Tetsu and Tomo (テツandトモ) are an owarai duo. They have made appearances on variety shows such as Bakushou. Tetsu usually dresses in red and Tomo in blue. Their act has been around since at least 2001, and is generally musical in nature. When not performing to recorded songs, Tomo plays the guitar and both men sing.

==Members==
- Tetsu (real name Tetsuya Nakamoto (中本 哲也, Nakamoto Tetsuya)), born May 9, 1970
Tetsu, also nicknamed "Tetchan", is a graduate of Nihon University.
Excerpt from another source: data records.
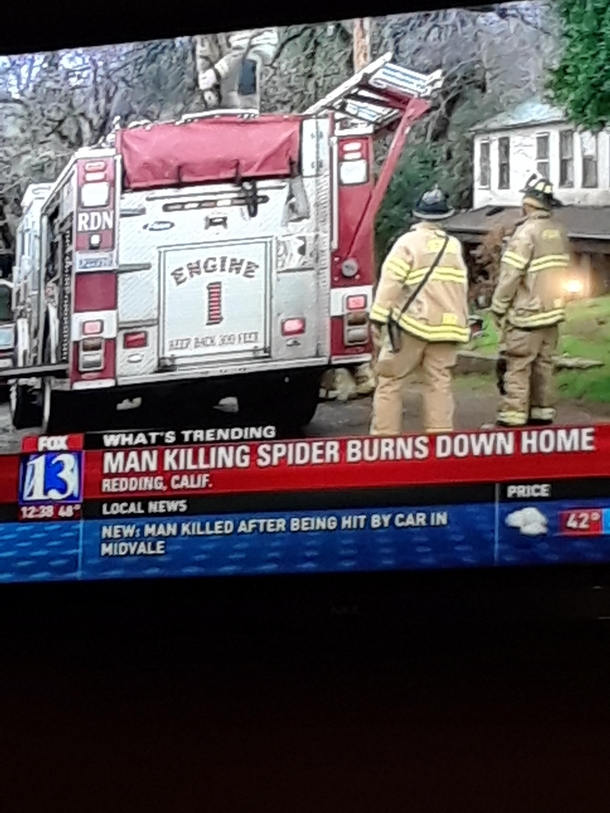 Man Burns Down His Home Trying To Kill A Spider Meme Guy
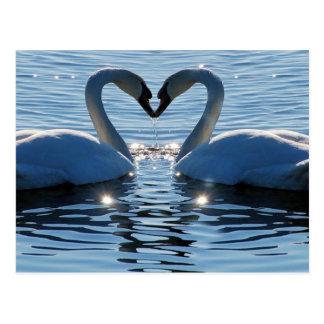 A Swan Heart Kiss, Reflections of Love Postcard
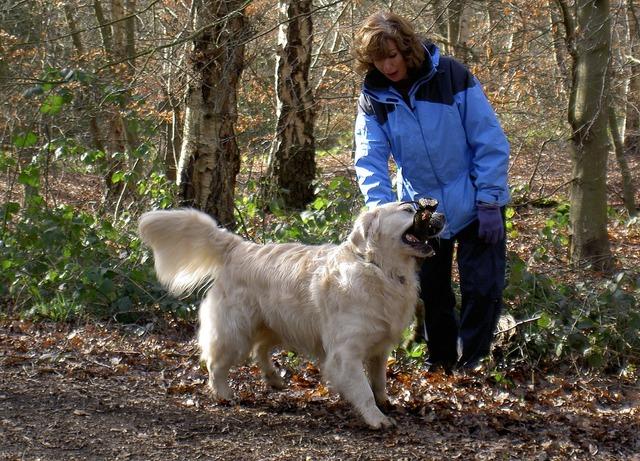 Retriever labrador dog, animals.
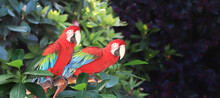 Beautiful Colorful Ara Macao Parrots On A Branch In A Rainforest
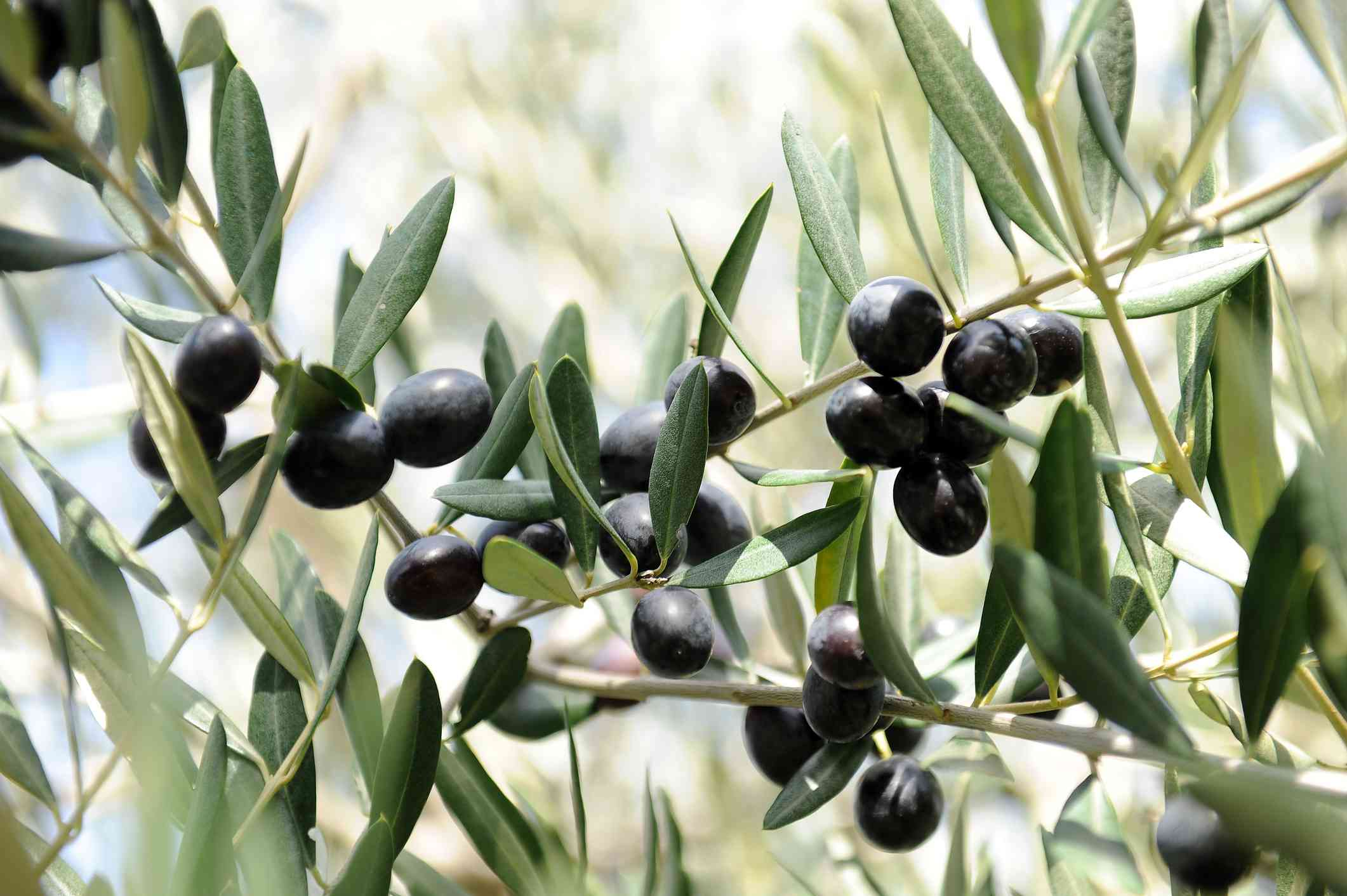 Black Frantoio olives on branches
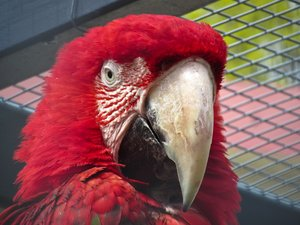red-and-green macaw 2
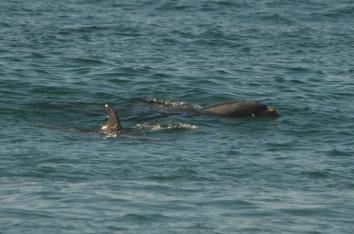 Bottlenose Dolphins near Pfeiffer Beach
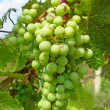 Bunch of green grapes - Stok fotoğraf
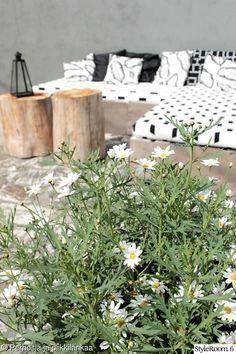 kukat,terassi,terassin sisustus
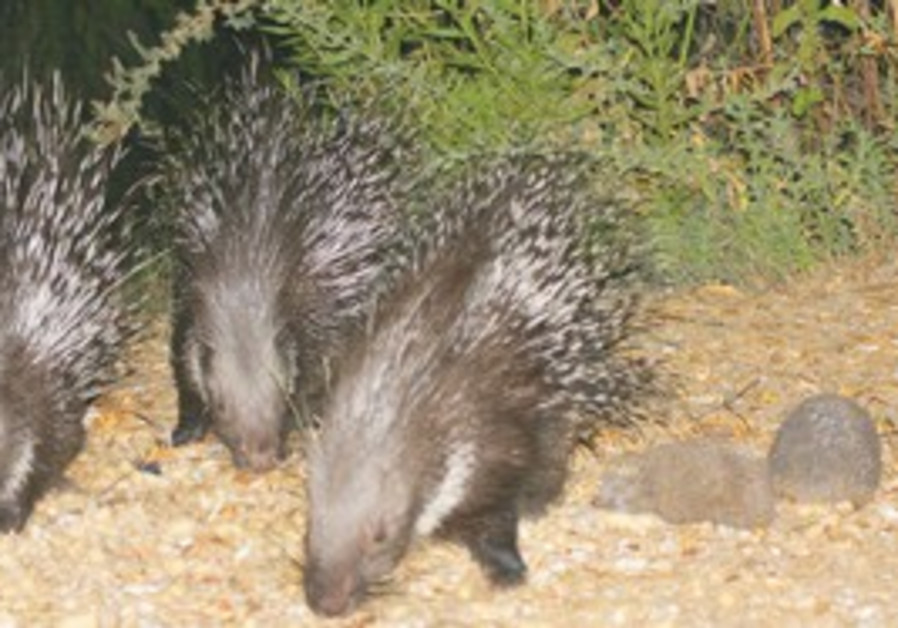 PASS THE PRICKLES: Three porcupines and two hedgeh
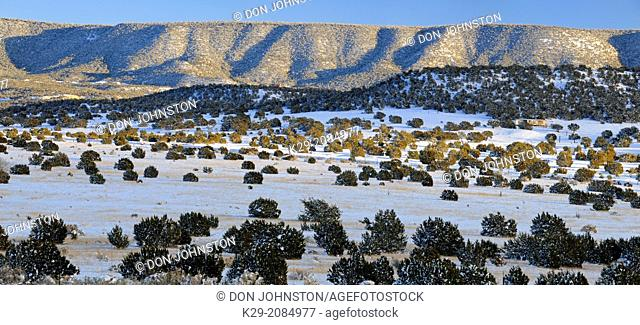 Pinyon Pine and junipers in the Cibola National Forest with fresh snow, near Magdalena, New Mexico, USA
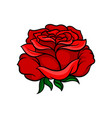 beautiful bright red rose tattoo artwork nature vector image vector image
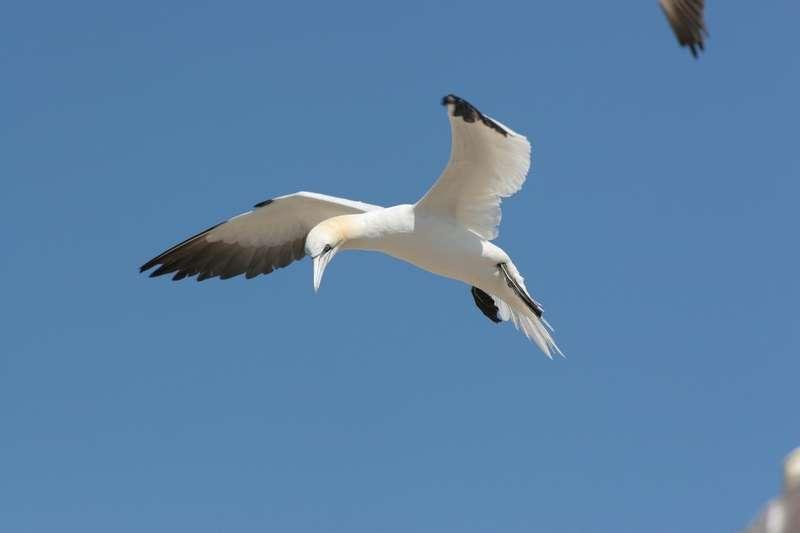 Ce grand oiseau se nourrit exclusivement de poisson, qu'il va pêcher en fonçant en piqué pour plonger jusqu'à plusieurs mètres. © LPO (Station de l'Ile-Grande)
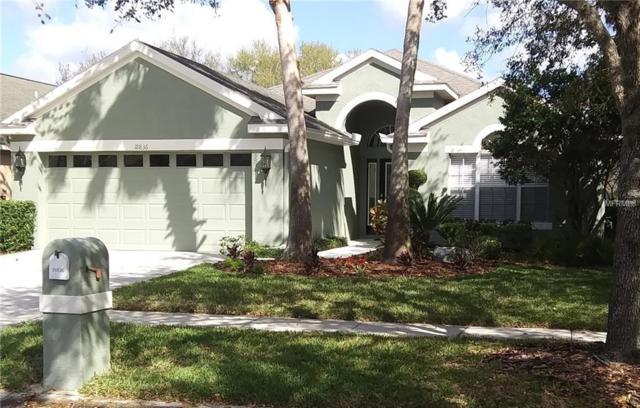 18836 Maisons Drive, Lutz, FL 33558 (MLS #T3165776) :: Andrew Cherry & Company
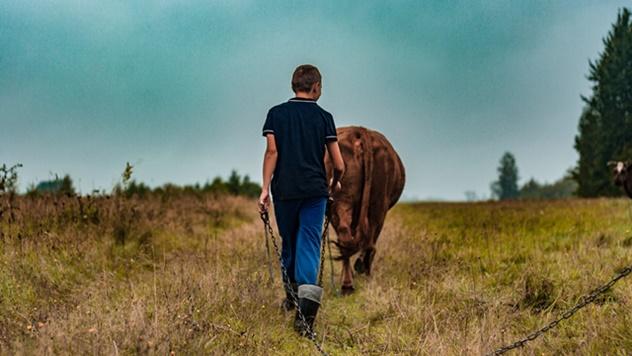 Mladi poljoprivrednici na selu - © Pixabay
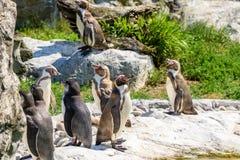 Colonia dei pinguini di Magellanic immagini stock libere da diritti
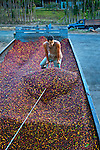 Coffee farmer pushes coffee cherries or berries from the back of a truck into a weighing station at a coffee cooperative.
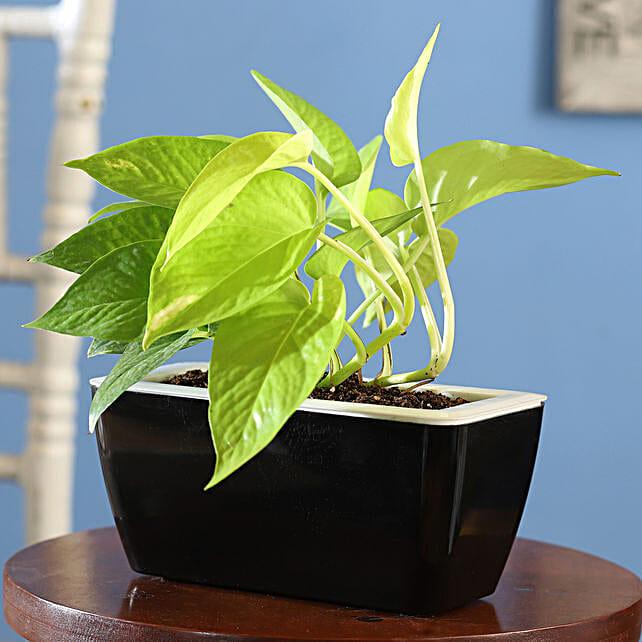 Buy Online Money Plant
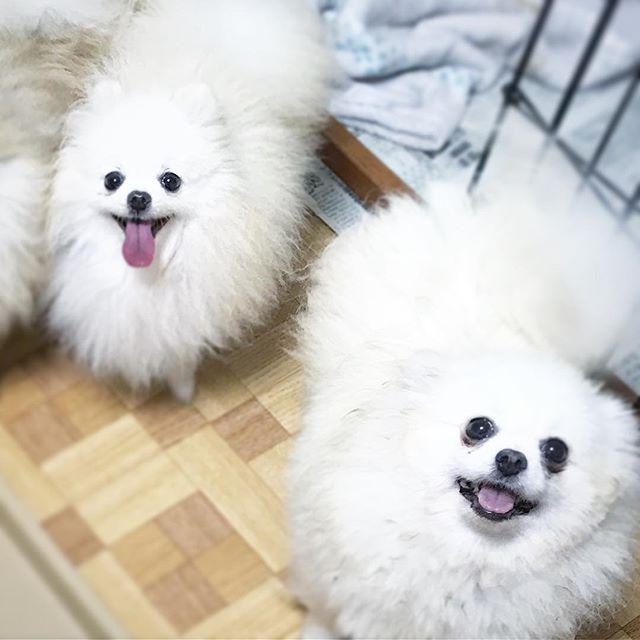 輸入組の女の子ƪ(˘⌣˘)ʃ 左が妊娠してるチッチ、右がサモ♫ちなみにサモはサマーカットしちゃいました💖 . #whitedog #white #whitepomeranians #whitepomeranian #pomeranian #pomeranians #dog #dogstagram #dogsofinstagram #dogs #tinydog #cutedog #ポメラニアン #ホワイトポメラニアン #ポメラニアンブリーダー #ホワイトポメラニアンブリーダー #ブリーダー #犬 #愛犬 #ポメ #可愛い #いやし犬
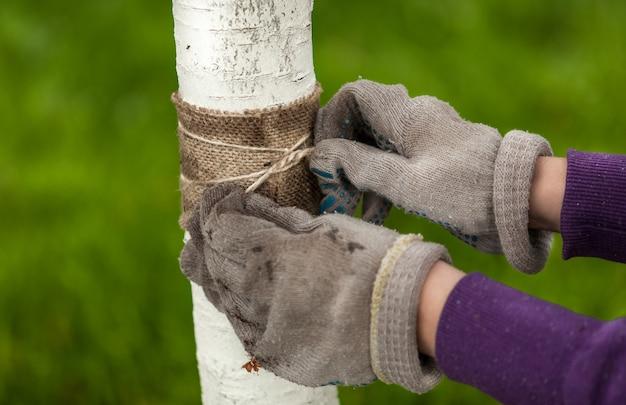 Photo gros plan de mains dans des gants attachant une bande de guérison autour d'un arbre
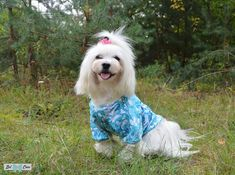 "Hoodie, Blouse ""Spring Ferns"", clothes for dogs Bel Cane Turquoise Color, Ferns, Hoodies, Knitting, Spring, Dogs, Cotton, Animals, Clothes"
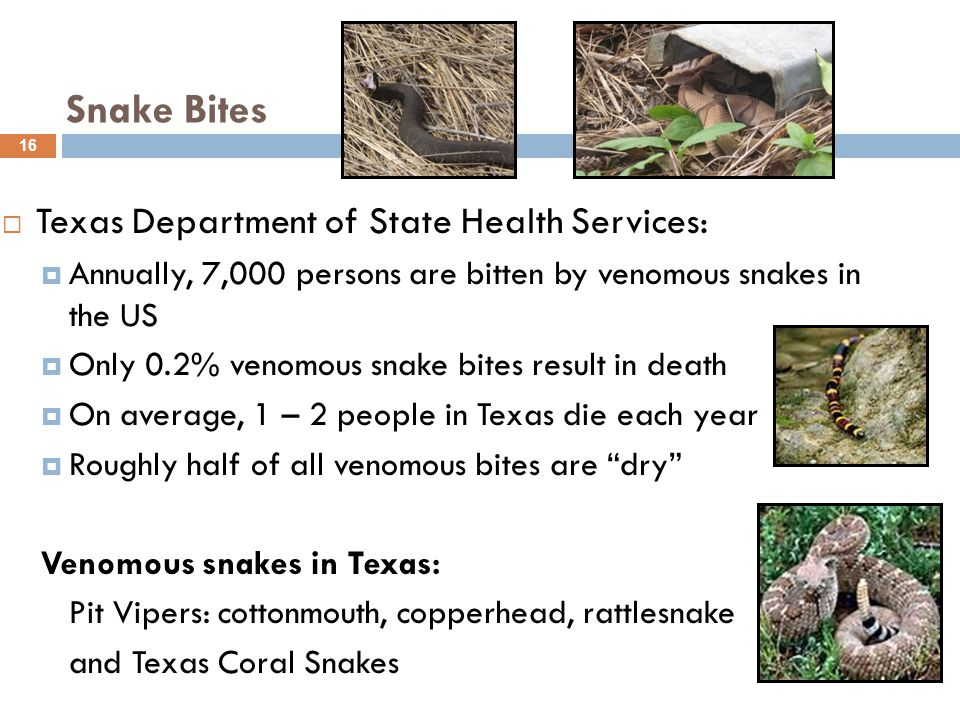  Texas Department of State Health Services:  Annually, 7,000 persons are bitten by venomous snakes in the US  Only 0.2% venomous snake bites result in death  On average, 1 – 2 people in Texas die each year  Roughly half of all venomous bites are dry Venomous snakes in Texas: Pit Vipers: cottonmouth, copperhead, rattlesnake and Texas Coral Snakes 16 Snake Bites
In the duo's manzai acts, he typically pays the boke role.
- Tomo (real name Tomoyuki Ishizawa (石澤 智幸, Ishizawa Tomoyuki)), born May 10, 1970
Tomo, likewise a Nihon University graduate, typically plays the tsukkomi role in their manzai acts. He practices shigin, and has won an amateur singing competition (specifically the NHK Nodo Jiman).

==History==
The two were scouted after singing at a wedding as entertainment (although the song was not comedic in nature). Both originally intended to pursue serious entertainment careers (Tetsu had hoped to become an enka singer while Tomo aspired to be an actor), but the pair ended up in comedy.

One of their most notable songs is "I wonder why" (なんでだろう, Nande darō), which pokes fun at strange yet relatable things that people do. This theme became famous as two ending theme songs to the anime Kochira Katsushika-ku Kameari Kōen-mae Hashutsujo, and the CD single, released in 2003, sold over 200,000 copies.